Я никогда не ел голов. Ничьих. Человечество — деградировало. Цивилизация — ведет себя к самоуничтожению. Уже сегодня достаточно нажать кнопку, чтобы начался опять каменный век.
— Алеша, вам налить вина? — Она заботливо смотрит мне в глаза.
— Водки!
Играет громкая музыка, я возвращаюсь в звуки, шум, гам, атмосферу.
— Какой мальчик, какой умный мальчик, что заказал такое чудо!!! Чтобы вы жили до ста, лучше двести лет!
— Зачем вы мне желаете такие муки?
— Как?! — Она даже потеряла дар речи.
— Был такой философ Плотин, который считал, что жизнь только начинается со смертью.
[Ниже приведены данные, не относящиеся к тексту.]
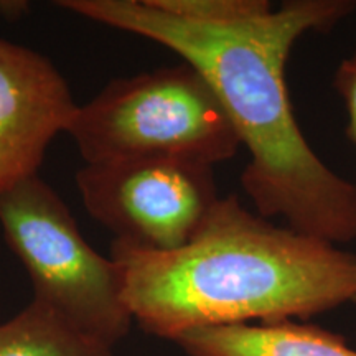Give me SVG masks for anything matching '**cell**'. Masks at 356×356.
Returning a JSON list of instances; mask_svg holds the SVG:
<instances>
[{"label": "cell", "instance_id": "cell-7", "mask_svg": "<svg viewBox=\"0 0 356 356\" xmlns=\"http://www.w3.org/2000/svg\"><path fill=\"white\" fill-rule=\"evenodd\" d=\"M173 341L190 356H356L343 337L292 320L195 328Z\"/></svg>", "mask_w": 356, "mask_h": 356}, {"label": "cell", "instance_id": "cell-10", "mask_svg": "<svg viewBox=\"0 0 356 356\" xmlns=\"http://www.w3.org/2000/svg\"><path fill=\"white\" fill-rule=\"evenodd\" d=\"M333 86L343 99L348 111V137L356 145V55L346 58L338 66Z\"/></svg>", "mask_w": 356, "mask_h": 356}, {"label": "cell", "instance_id": "cell-4", "mask_svg": "<svg viewBox=\"0 0 356 356\" xmlns=\"http://www.w3.org/2000/svg\"><path fill=\"white\" fill-rule=\"evenodd\" d=\"M0 226L35 297L78 330L113 346L132 325L119 267L83 238L66 203L33 175L0 193Z\"/></svg>", "mask_w": 356, "mask_h": 356}, {"label": "cell", "instance_id": "cell-12", "mask_svg": "<svg viewBox=\"0 0 356 356\" xmlns=\"http://www.w3.org/2000/svg\"><path fill=\"white\" fill-rule=\"evenodd\" d=\"M355 55H356V51H355Z\"/></svg>", "mask_w": 356, "mask_h": 356}, {"label": "cell", "instance_id": "cell-6", "mask_svg": "<svg viewBox=\"0 0 356 356\" xmlns=\"http://www.w3.org/2000/svg\"><path fill=\"white\" fill-rule=\"evenodd\" d=\"M79 106L48 58L0 38V193L38 175L48 145Z\"/></svg>", "mask_w": 356, "mask_h": 356}, {"label": "cell", "instance_id": "cell-2", "mask_svg": "<svg viewBox=\"0 0 356 356\" xmlns=\"http://www.w3.org/2000/svg\"><path fill=\"white\" fill-rule=\"evenodd\" d=\"M122 297L150 335L310 318L356 302V254L274 225L238 197L220 198L198 233L173 251L113 241Z\"/></svg>", "mask_w": 356, "mask_h": 356}, {"label": "cell", "instance_id": "cell-11", "mask_svg": "<svg viewBox=\"0 0 356 356\" xmlns=\"http://www.w3.org/2000/svg\"><path fill=\"white\" fill-rule=\"evenodd\" d=\"M29 10V2L24 0H0V20L15 22Z\"/></svg>", "mask_w": 356, "mask_h": 356}, {"label": "cell", "instance_id": "cell-8", "mask_svg": "<svg viewBox=\"0 0 356 356\" xmlns=\"http://www.w3.org/2000/svg\"><path fill=\"white\" fill-rule=\"evenodd\" d=\"M0 356H113V346L78 330L33 299L0 325Z\"/></svg>", "mask_w": 356, "mask_h": 356}, {"label": "cell", "instance_id": "cell-3", "mask_svg": "<svg viewBox=\"0 0 356 356\" xmlns=\"http://www.w3.org/2000/svg\"><path fill=\"white\" fill-rule=\"evenodd\" d=\"M86 163L170 159L215 167L241 147L220 97L181 63L111 81L68 129Z\"/></svg>", "mask_w": 356, "mask_h": 356}, {"label": "cell", "instance_id": "cell-1", "mask_svg": "<svg viewBox=\"0 0 356 356\" xmlns=\"http://www.w3.org/2000/svg\"><path fill=\"white\" fill-rule=\"evenodd\" d=\"M97 24L145 37L175 51L210 83L249 152L241 185L257 215L323 241L356 239V185L332 170L297 122L286 84L292 47L325 33L356 10L353 0H291L261 19L198 24L150 0L58 2Z\"/></svg>", "mask_w": 356, "mask_h": 356}, {"label": "cell", "instance_id": "cell-9", "mask_svg": "<svg viewBox=\"0 0 356 356\" xmlns=\"http://www.w3.org/2000/svg\"><path fill=\"white\" fill-rule=\"evenodd\" d=\"M160 10L210 25L256 20L274 10L267 0H150Z\"/></svg>", "mask_w": 356, "mask_h": 356}, {"label": "cell", "instance_id": "cell-5", "mask_svg": "<svg viewBox=\"0 0 356 356\" xmlns=\"http://www.w3.org/2000/svg\"><path fill=\"white\" fill-rule=\"evenodd\" d=\"M76 185L114 241L149 251L185 246L220 200L213 167L170 159L86 163Z\"/></svg>", "mask_w": 356, "mask_h": 356}]
</instances>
А все, что до этого, — приготовление к смерти, с которой и начинается жизнь.
— Как интересно, продолжайте.
Она медленно тянула вино.
— Я окончил.
— Так быстро?..
Я улыбнулся.
— А я ожидала услышать полный трактат.
— Надеюсь, что вас не огорчил?
— Что вы, вы меня никогда не огорчаете, а только радуете. А я не заслужила… Такое счастье.
— Вам налить еще?
— Это всегда пожалуйста.
— Что вы хотите на десерт?
— Это так принято?
— У нас — да.
— Вас.
— Что, что?
— Вас — я хочу на десерт.
— А в «ресторане»?
— Вас — я — и — хочу — в — ресторане. Что ж вы современный писатель и такой недогадливый, Алешенька.
— Прямо здесь?
— А почему бы и нет?
— На этом столе?
— С превеликим удовольствием.
Я расстегнул верхнюю пуговицу рубашки, она взялась за шнуровку корсета. Я расстегнул вторую пуговицу, она развязала шнурок.
— Вы неплохая актриса на сцене?
— Я совершенно не играю. — Она смотрела мне прямо в глаза. — Я абсолютно серьезно.
— Если вы считали, что неудобно целоваться на танцплощадке, то как же…
— Вы всегда все анализируете?
— Через раз.
— А вы можете расслабиться? Хоть однажды?
— Не могу. К сожалению. Я вам предлагаю компромисс: на корабле.
— Что?
— Десерт, я, вы и так далее.
— А что далее? — У нее изумленно изогнута бровь. Она загадочно улыбается: — А где вы возьмете корабль?